There are analogues of each of the statements with one-sided derivatives. Fill this in later

Particular cases

Value of ${\displaystyle n}$	Formula for ${\displaystyle {\frac {d^{n}}{dx^{n}}}[f(x)g(x)]}$
1	${\displaystyle \!f'(x)g(x)+f(x)g'(x)}$ (this is the usual product rule for differentiation).
2	${\displaystyle \!f''(x)g(x)+2f'(x)g'(x)+f(x)g''(x)}$.
3	${\displaystyle \!f'''(x)g(x)+3f''(x)g'(x)+3f'(x)g''(x)+g'''(x)}$.
4	${\displaystyle \!f^{(4)}(x)g(x)+4f'''(x)g'(x)+6f''(x)g''(x)+4f'(x)g'''(x)+f(x)g^{(4)}(x)}$
5	${\displaystyle \!f^{(5)}(x)g(x)+5f^{(4)}(x)g'(x)+10f'''(x)g''(x)+10f''(x)g'''(x)+5f(x)g^{(4)}(x)+g^{(5)}(x)}$

Related rules

Similar rules in single variable calculus

• Product rule for differentiation
• Chain rule for higher derivatives
• Chain rule for differentiation
• Repeated differentiation is linear

Similar rules in multivariable calculus

• Product rule for higher partial derivatives

Similar rules in advanced mathematics

• Binomial formula for powers of a derivation

Significance

Qualitative and existential significance

Each of the versions has its own qualitative significance:

Version type	Significance
specific point, named functions	This tells us that if ${\displaystyle f}$ and ${\displaystyle g}$ are both ${\displaystyle n}$ times differentiable at a point ${\displaystyle x_{0}}$, so is ${\displaystyle f\cdot g}$.
generic point, named functions, point notation	This tells us that if ${\displaystyle f}$ and ${\displaystyle g}$ are both ${\displaystyle n}$ times differentiable on an open interval, so is ${\displaystyle f\cdot g}$.
generic point, named functions, point-free notation	This shows that the way that ${\displaystyle (f\cdot g)^{(n)}}$ behaves is governed by the nature of the derivatives (up to the ${\displaystyle n^{th}}$) of ${\displaystyle f}$ and ${\displaystyle g}$. In particular, if ${\displaystyle f^{(n)}}$ and ${\displaystyle g^{(n)}}$ are both continuous functions on an interval, so is ${\displaystyle (f\cdot g)^{(n)}}$.
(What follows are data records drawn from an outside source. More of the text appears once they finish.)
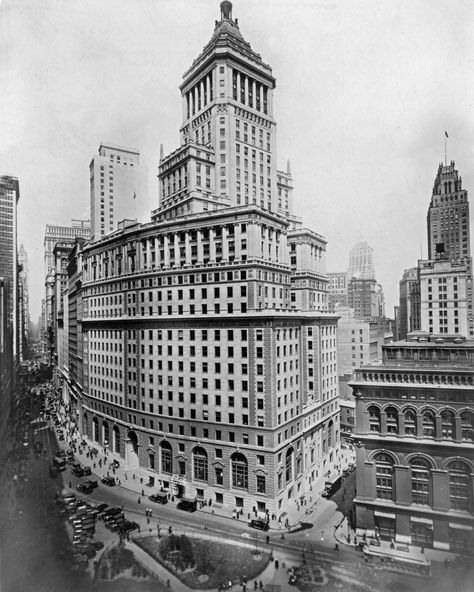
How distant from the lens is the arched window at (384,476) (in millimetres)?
45562

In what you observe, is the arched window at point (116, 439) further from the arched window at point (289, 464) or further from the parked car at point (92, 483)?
the arched window at point (289, 464)

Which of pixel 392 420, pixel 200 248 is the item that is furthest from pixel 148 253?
pixel 392 420

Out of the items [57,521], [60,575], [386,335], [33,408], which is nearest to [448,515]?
[60,575]

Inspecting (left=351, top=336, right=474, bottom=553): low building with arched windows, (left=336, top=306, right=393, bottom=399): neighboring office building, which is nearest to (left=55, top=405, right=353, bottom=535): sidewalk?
(left=351, top=336, right=474, bottom=553): low building with arched windows

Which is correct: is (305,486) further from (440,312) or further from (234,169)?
(234,169)

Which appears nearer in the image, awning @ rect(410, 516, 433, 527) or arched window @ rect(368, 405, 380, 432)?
awning @ rect(410, 516, 433, 527)

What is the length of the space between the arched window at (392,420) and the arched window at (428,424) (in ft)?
9.93

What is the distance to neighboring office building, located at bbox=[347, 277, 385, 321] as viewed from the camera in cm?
13400

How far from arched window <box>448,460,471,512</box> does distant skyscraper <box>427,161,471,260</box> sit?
1115 inches

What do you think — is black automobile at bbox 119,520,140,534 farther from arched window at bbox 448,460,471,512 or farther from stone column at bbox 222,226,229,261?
stone column at bbox 222,226,229,261

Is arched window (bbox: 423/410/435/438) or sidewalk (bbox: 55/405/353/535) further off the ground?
arched window (bbox: 423/410/435/438)

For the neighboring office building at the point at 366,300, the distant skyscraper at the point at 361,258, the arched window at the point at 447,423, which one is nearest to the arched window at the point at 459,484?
the arched window at the point at 447,423

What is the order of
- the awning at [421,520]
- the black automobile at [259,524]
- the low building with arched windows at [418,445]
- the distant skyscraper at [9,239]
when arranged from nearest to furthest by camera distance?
the distant skyscraper at [9,239] → the low building with arched windows at [418,445] → the awning at [421,520] → the black automobile at [259,524]

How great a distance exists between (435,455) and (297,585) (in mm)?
19376
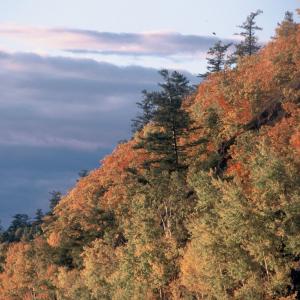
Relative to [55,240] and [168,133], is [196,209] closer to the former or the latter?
[168,133]

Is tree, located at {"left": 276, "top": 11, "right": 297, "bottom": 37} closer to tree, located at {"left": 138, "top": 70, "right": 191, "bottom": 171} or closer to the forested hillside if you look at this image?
the forested hillside

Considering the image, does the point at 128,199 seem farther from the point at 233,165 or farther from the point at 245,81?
the point at 245,81

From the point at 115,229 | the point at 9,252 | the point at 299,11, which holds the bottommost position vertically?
the point at 9,252

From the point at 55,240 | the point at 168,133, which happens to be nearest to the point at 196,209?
the point at 168,133

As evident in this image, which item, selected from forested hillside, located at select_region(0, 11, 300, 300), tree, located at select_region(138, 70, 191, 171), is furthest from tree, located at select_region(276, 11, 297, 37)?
tree, located at select_region(138, 70, 191, 171)

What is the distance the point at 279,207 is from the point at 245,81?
59599mm

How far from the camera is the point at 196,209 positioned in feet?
253

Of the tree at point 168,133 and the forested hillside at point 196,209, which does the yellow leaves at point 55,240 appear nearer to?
the forested hillside at point 196,209

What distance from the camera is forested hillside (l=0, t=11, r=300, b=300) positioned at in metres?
63.2

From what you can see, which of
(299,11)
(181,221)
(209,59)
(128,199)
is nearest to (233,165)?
(181,221)

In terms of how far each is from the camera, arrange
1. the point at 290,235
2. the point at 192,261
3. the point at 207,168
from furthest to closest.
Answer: the point at 207,168 → the point at 192,261 → the point at 290,235

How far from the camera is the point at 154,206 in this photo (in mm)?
88375

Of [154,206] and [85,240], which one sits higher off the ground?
[154,206]

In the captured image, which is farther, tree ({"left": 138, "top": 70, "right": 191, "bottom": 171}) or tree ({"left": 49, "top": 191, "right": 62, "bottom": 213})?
tree ({"left": 49, "top": 191, "right": 62, "bottom": 213})
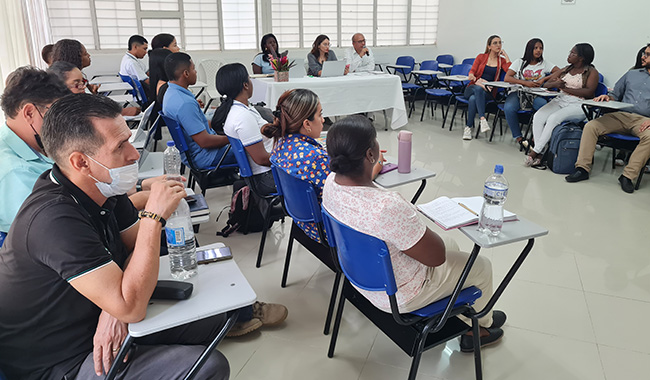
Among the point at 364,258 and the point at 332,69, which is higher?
the point at 332,69

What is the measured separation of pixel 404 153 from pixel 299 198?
0.59m

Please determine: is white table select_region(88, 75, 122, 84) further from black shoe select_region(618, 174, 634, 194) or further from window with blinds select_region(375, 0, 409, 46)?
black shoe select_region(618, 174, 634, 194)

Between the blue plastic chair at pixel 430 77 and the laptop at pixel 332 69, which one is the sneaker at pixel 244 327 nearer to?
the laptop at pixel 332 69

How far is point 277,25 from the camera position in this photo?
750cm

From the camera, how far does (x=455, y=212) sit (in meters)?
1.67

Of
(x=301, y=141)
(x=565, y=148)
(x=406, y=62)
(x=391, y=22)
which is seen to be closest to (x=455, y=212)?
(x=301, y=141)

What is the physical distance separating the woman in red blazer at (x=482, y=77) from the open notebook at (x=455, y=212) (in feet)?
13.6

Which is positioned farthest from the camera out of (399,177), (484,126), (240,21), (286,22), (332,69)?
(286,22)

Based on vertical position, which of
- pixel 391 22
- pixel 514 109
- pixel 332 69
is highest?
pixel 391 22

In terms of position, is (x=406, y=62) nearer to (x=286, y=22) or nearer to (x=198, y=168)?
(x=286, y=22)

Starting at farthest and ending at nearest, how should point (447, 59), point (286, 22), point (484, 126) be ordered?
point (447, 59) < point (286, 22) < point (484, 126)

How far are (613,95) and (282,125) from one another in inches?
154

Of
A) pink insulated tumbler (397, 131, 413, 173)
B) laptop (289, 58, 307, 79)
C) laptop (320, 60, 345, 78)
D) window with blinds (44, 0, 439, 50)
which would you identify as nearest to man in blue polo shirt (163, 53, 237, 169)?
pink insulated tumbler (397, 131, 413, 173)

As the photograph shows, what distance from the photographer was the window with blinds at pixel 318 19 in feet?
25.2
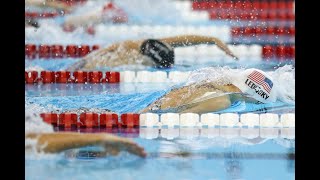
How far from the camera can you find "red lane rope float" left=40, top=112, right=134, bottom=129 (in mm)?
5414

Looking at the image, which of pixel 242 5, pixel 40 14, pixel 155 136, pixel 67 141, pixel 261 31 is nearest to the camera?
pixel 67 141

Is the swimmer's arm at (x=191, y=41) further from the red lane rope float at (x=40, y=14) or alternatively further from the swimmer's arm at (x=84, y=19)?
the red lane rope float at (x=40, y=14)

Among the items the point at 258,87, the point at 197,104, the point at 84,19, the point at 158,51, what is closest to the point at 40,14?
the point at 84,19

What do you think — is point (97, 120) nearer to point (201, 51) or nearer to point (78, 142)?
point (78, 142)

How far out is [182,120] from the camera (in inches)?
217

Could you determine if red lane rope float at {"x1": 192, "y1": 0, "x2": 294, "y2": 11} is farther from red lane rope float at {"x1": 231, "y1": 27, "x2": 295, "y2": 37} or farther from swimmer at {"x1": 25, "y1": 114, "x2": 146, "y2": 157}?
swimmer at {"x1": 25, "y1": 114, "x2": 146, "y2": 157}

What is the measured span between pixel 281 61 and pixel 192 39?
0.75m

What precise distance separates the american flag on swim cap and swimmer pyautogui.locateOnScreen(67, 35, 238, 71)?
0.55 m

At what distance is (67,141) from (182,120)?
891 mm

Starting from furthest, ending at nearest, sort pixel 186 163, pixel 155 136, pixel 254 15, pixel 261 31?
pixel 261 31, pixel 254 15, pixel 155 136, pixel 186 163

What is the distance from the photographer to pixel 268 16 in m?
6.70
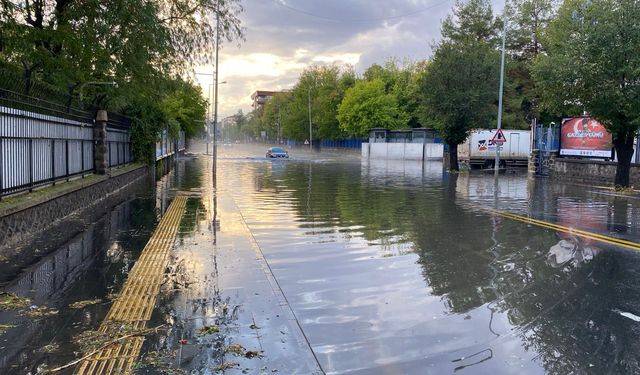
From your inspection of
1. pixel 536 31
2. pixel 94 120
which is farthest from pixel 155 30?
pixel 536 31

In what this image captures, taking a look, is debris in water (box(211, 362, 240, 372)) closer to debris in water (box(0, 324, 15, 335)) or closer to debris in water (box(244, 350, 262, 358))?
debris in water (box(244, 350, 262, 358))

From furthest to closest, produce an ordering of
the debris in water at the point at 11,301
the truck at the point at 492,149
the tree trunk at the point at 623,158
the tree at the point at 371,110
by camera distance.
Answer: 1. the tree at the point at 371,110
2. the truck at the point at 492,149
3. the tree trunk at the point at 623,158
4. the debris in water at the point at 11,301

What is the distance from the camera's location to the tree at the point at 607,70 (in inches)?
792

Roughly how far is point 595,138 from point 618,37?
25.8 ft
Computational feasibility significance

Each of the versions has its own computational feasibility significance:

Version type	Significance
specific point, named functions	This tells us that knowing the values (in the sense of numerical values) of ${\displaystyle f,f',f'',\dots ,f^{(n)}}$ and ${\displaystyle g,g',g'',\dots ,g^{(n)}}$ at a point ${\displaystyle x_{0}}$ allows us to compute the value ${\displaystyle (f\cdot g)^{(n)}(x_{0})}$ by plugging into the formula and doing a bunch of multiplications and additions.
generic point, named functions	This tells us that knowledge of the generic expressions for ${\displaystyle f,f',f'',\dots ,f^{(n)}}$ and ${\displaystyle g,g',g'',\dots ,g^{(n)}}$ allows us to compute the generic expression for ${\displaystyle (f\cdot g)^{(n)}}$.